» Work task: Here are some records; copy every line that holds the word "than".

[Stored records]
....

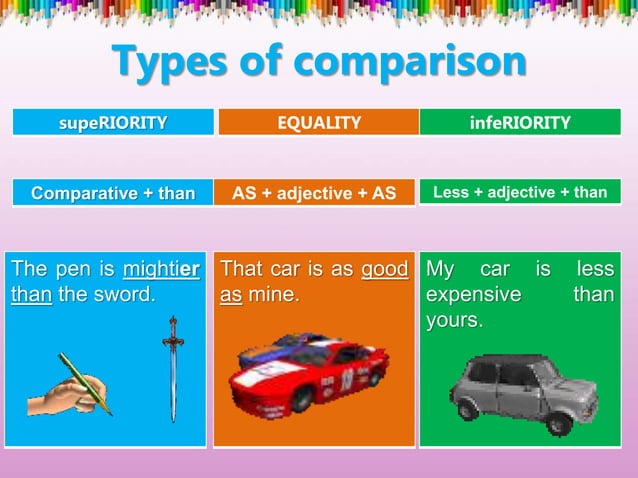 Types of comparison

| supeRIORITY | EQUALITY | infeRIORITY |
|---|---|---|
| Comparative + than | AS + adjective + AS | Less + adjective + than |
| The pen is mightier than the sword. | That car is as good as mine. | My car is less expensive than yours. |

....

» Solution to the problem:
| Comparative + than | AS + adjective + AS | Less + adjective + than |
| The pen is mightier than the sword. | That car is as good as mine. | My car is less expensive than yours. |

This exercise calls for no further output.